BlenderBot 3, a chatbot with 175B parameters that can learn through real-time interactions with people “in the field,” was released as open source by Meta AI Research. In comparison to the prior BlenderBot version, BlenderBot 3 has a 31% higher rating from human judges.
On the Meta AI blog, a post describing the chatbot was published. The pre-trained language model OPT-175B is the foundation of BlenderBot 3. As a result, the bot’s tendency to “hallucinate” is less and talks are more coherent. The bot can also retrieve information from Internet searches and conversational long-term memory. Individuals in the United States can talk with the bot on an interactive demo site that Meta has created to assist collect more training data. To stop malevolent users from starting toxic conversations, Meta has also included multiple technologies for spotting foul language and trolling. As reported by the Meta team:
“We are committed to sharing organic conversational data collected from the interactive demo system as well as model snapshots in the future. We hope this work will help the wider AI community spur progress in building ever-improving intelligent AI systems that can interact with people in safe and helpful ways.”
It has been demonstrated that large pre-trained language models, like GPT-3, make solid chatbot foundations, especially when tweaked using dialog-oriented datasets. BlenderBot 2.0, which added the capacity to combine Internet search results and long-term conversation memory to the language model, was released by Meta in 2021. This significantly increased the bot’s factual consistency.
One drawback of the current strategy is that the datasets used for fine-tuning are created by researchers working using crowd-sourced labour, which inevitably restricts the volume and breadth of the data.
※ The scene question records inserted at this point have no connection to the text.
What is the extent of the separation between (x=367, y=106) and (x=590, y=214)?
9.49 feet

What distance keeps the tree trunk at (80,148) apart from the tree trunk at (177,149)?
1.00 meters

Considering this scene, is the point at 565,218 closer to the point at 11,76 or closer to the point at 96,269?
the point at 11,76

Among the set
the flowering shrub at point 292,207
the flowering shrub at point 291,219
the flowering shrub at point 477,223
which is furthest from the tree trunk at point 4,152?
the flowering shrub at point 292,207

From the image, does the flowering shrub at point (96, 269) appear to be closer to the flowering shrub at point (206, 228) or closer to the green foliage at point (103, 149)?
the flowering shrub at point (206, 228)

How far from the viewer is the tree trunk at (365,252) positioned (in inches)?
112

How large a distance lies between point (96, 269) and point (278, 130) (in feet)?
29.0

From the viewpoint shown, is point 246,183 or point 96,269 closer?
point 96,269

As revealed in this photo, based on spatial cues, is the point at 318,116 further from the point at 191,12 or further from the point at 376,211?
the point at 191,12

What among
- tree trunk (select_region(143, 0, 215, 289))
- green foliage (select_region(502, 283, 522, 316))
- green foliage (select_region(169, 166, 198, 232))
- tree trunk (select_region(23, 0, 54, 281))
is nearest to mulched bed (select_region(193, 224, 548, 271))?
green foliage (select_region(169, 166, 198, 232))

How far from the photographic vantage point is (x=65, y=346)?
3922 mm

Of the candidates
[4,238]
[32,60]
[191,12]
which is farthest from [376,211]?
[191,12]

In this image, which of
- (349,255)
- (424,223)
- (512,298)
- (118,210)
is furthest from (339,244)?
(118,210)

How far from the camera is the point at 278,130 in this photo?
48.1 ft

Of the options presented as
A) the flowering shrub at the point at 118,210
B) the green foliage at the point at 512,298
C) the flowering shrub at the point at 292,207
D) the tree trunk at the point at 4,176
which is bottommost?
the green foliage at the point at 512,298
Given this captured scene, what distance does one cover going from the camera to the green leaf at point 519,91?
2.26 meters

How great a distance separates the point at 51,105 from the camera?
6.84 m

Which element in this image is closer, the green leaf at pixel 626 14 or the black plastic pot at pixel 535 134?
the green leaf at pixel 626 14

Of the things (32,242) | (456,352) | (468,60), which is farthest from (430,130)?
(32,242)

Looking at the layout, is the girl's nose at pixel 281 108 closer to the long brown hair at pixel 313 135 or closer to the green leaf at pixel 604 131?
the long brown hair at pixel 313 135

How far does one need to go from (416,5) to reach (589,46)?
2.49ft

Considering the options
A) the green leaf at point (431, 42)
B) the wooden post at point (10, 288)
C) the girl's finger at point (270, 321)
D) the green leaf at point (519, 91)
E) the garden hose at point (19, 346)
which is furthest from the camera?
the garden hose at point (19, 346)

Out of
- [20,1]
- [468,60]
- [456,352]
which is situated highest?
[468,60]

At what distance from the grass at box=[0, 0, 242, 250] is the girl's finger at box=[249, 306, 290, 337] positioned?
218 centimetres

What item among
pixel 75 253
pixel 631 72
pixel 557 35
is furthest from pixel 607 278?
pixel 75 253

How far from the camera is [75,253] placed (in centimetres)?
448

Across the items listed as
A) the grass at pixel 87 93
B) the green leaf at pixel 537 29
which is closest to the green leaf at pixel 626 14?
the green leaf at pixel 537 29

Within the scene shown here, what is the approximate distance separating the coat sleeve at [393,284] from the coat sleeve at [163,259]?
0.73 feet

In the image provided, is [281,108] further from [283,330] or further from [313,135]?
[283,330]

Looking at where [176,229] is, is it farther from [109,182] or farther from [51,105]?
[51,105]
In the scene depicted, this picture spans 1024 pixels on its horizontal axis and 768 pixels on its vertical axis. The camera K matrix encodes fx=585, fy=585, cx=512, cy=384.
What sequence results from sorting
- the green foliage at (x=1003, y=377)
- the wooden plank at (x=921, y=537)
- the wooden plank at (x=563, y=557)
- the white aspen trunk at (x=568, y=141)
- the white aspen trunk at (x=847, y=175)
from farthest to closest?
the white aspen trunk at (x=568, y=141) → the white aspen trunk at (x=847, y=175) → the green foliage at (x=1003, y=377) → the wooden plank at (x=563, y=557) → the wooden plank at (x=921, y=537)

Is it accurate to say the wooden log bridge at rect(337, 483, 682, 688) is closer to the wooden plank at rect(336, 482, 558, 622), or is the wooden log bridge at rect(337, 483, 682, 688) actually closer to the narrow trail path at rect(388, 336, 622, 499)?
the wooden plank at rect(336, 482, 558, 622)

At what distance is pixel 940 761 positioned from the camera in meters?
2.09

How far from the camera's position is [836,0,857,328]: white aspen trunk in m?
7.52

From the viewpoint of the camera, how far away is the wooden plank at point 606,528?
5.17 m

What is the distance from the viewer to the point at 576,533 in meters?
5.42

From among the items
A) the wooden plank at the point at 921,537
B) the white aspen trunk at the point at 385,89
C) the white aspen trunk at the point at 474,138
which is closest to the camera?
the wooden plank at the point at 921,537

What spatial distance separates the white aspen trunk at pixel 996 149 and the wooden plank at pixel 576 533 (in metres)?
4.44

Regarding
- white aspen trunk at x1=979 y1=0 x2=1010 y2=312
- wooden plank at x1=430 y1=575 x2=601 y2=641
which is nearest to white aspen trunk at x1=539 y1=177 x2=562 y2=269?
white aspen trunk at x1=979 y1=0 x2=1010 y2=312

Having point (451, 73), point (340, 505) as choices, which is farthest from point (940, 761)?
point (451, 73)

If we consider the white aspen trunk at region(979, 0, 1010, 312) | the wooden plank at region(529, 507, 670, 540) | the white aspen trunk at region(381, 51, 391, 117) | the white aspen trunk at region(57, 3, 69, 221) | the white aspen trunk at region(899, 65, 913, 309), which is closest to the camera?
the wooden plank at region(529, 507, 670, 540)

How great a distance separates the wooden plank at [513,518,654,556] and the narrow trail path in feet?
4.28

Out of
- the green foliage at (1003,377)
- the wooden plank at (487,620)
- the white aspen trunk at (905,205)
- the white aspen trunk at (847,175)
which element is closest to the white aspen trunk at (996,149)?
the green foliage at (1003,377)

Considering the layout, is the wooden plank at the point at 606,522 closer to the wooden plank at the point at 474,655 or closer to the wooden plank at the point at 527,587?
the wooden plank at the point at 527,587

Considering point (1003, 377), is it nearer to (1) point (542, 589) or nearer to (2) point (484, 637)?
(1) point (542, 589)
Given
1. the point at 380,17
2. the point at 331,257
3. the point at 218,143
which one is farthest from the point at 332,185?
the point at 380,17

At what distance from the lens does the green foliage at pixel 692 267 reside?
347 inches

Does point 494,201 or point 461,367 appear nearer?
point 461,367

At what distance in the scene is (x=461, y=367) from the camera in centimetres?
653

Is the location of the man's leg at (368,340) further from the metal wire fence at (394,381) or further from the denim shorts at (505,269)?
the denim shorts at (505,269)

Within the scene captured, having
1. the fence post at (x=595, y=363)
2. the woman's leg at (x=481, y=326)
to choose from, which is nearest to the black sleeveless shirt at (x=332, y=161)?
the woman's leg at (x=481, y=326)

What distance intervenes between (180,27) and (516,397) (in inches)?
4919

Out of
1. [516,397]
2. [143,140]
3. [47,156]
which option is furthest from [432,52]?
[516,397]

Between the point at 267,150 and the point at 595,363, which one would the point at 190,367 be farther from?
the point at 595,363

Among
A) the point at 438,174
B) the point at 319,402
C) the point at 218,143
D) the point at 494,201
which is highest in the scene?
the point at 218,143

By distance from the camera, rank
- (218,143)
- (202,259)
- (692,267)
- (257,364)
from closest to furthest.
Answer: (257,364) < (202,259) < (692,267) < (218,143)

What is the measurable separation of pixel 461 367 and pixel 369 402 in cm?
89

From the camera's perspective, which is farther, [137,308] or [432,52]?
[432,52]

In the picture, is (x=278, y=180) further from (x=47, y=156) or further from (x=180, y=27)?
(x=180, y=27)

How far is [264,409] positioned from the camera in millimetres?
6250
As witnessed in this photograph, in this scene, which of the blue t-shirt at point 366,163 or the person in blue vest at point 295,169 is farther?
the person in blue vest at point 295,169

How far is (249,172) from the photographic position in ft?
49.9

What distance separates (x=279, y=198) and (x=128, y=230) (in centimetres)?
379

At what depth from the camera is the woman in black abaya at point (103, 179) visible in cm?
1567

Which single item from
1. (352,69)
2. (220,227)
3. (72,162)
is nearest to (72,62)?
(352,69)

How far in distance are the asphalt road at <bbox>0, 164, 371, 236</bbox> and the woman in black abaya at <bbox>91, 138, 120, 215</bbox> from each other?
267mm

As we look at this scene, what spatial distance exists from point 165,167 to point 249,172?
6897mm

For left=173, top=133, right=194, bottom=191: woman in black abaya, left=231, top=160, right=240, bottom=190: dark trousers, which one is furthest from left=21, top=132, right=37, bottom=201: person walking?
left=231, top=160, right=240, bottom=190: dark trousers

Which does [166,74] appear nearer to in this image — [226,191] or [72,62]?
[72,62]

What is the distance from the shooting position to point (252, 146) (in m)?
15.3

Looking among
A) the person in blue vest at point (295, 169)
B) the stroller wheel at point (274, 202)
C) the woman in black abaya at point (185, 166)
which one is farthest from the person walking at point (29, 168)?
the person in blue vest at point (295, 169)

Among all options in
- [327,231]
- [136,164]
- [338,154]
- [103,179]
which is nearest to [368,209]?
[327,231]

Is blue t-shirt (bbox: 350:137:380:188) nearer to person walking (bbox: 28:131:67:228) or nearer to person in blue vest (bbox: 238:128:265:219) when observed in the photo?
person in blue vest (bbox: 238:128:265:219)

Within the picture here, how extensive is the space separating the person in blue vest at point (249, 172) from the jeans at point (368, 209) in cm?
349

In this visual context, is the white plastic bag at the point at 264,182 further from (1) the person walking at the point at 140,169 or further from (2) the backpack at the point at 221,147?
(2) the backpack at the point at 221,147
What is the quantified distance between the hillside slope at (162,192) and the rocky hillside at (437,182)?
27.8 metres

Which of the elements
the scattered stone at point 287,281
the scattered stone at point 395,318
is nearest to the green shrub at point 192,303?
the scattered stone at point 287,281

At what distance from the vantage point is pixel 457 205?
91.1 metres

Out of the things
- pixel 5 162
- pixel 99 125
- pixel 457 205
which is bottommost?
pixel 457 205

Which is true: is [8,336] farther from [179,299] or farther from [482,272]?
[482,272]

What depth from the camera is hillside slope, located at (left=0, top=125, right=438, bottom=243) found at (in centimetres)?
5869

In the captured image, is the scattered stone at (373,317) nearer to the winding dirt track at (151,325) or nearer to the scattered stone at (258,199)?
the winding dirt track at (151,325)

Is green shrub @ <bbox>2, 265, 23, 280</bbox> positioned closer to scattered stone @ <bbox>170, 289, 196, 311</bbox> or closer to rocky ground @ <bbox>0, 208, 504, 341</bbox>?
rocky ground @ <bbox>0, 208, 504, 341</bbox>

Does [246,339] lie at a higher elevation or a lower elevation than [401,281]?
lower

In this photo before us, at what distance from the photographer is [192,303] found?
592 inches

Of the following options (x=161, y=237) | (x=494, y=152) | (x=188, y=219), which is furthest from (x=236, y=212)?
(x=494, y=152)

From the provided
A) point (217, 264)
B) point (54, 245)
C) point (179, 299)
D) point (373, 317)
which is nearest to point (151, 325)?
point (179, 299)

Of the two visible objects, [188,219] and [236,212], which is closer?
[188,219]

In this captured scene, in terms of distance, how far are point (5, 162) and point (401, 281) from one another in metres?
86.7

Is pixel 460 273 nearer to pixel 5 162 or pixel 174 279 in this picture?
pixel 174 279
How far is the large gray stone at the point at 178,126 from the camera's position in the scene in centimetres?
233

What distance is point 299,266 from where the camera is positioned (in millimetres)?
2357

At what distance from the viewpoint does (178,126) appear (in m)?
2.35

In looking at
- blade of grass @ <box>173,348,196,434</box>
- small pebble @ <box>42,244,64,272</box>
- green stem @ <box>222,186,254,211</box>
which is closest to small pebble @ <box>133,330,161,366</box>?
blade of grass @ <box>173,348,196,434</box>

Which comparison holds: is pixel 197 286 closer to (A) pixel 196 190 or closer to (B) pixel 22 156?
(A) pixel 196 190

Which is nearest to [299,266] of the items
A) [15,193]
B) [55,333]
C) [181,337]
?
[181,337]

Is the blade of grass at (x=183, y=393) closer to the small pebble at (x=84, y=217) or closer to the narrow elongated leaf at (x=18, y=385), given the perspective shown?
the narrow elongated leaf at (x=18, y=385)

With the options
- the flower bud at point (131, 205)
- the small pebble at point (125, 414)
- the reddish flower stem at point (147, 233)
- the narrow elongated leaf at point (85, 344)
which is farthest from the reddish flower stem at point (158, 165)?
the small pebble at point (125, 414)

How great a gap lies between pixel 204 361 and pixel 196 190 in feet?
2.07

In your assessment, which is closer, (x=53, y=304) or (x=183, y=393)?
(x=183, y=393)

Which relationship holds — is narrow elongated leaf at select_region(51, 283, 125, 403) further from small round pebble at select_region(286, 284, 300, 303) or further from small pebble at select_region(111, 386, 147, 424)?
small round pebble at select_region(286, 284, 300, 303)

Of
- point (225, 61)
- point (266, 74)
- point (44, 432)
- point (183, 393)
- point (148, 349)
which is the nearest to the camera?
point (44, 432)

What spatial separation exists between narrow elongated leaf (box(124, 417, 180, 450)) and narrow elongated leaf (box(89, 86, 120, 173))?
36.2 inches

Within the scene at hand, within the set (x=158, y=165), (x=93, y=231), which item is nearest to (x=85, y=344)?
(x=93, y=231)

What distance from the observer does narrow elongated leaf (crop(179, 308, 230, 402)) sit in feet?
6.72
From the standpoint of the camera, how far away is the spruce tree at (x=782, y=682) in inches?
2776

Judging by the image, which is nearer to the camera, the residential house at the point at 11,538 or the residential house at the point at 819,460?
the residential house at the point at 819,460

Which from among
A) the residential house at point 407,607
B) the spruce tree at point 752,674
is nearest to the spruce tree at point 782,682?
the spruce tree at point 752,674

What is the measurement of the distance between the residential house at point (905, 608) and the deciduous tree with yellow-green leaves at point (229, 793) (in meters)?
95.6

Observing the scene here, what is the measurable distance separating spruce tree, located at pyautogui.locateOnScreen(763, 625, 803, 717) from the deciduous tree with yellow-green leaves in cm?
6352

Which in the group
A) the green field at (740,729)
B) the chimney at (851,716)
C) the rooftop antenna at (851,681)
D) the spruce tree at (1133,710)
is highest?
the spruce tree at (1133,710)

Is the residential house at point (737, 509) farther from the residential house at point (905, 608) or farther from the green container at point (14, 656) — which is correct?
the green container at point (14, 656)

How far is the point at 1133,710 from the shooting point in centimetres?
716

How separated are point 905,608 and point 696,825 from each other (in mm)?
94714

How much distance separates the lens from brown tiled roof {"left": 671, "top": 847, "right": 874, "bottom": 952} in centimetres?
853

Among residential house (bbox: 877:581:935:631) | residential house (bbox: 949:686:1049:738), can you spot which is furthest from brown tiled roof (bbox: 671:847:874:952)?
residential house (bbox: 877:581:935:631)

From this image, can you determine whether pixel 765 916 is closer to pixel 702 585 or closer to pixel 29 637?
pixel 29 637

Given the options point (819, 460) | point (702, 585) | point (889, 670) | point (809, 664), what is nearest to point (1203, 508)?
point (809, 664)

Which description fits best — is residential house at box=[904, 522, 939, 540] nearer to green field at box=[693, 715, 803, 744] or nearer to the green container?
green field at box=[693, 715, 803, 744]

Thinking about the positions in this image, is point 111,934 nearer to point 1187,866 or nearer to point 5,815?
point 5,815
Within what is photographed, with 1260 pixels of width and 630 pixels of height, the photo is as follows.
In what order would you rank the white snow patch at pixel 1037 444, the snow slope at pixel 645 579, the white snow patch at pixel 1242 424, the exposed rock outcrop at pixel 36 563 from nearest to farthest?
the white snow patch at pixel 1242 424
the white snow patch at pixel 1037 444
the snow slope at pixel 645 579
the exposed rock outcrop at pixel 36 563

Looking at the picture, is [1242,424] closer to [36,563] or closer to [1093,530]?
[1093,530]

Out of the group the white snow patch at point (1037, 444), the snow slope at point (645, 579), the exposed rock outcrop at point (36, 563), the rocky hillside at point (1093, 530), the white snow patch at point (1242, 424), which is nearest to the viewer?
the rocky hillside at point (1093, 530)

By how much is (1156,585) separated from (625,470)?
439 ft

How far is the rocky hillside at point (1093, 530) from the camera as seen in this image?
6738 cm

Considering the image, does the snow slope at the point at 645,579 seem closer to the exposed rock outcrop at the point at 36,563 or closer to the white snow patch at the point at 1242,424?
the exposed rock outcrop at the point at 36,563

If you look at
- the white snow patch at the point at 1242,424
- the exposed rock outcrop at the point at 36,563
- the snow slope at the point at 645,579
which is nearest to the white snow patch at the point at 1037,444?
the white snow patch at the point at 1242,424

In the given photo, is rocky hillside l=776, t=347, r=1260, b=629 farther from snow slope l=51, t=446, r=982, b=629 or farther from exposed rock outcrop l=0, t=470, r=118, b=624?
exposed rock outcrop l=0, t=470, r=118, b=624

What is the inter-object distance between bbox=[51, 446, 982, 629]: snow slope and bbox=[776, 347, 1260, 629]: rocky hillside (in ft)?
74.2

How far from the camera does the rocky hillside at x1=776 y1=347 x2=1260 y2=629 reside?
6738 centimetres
The objective of Meta is to gather “organic interactions” with users using a chat interface that is open to the public. The Meta researchers have created a number of technologies to lessen the impact of toxic users and enhance the chatbot’s capacity to learn from these encounters, despite the hazards associated with this strategy.
First, there is a “dislike” button on the chatbot interface that consumers can press if they don’t like the response the bot provided. This information is then used to train upcoming bot generations using a novel method called Director. The language generation model in this system has a language classifier that prevents the formation of negative word sequences. Meta has researched various methods for identifying hostile or troll user input and reducing its impact on training data. To test troll recognition techniques, Meta created the SafetyMix benchmark in conjunction with this research.
Three alternative iterations of BlenderBot 3 were produced by the Meta researchers, each with a different set of language model parameters. The ParlAI chatbot framework website offers the 3B and 30B parameter versions, as well as source code and training data sets. Currently, access to the complete 175B parameter model is restricted and only provided upon request to specific researchers.